> **Work to complete**:
Rewrite the entries below, substituting "athlete's" for every occurrence of "player's" and leaving all other text unchanged.

> **Items**:

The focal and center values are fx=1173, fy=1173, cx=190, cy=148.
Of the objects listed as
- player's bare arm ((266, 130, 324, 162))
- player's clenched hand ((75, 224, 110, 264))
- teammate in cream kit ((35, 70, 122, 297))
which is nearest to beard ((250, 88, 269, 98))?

> **Result of the task**:
The focal and center values are fx=1173, fy=1173, cx=190, cy=148.
Of the objects listed as
- athlete's bare arm ((266, 130, 324, 162))
- athlete's clenched hand ((75, 224, 110, 264))
- teammate in cream kit ((35, 70, 122, 297))
which is nearest to beard ((250, 88, 269, 98))?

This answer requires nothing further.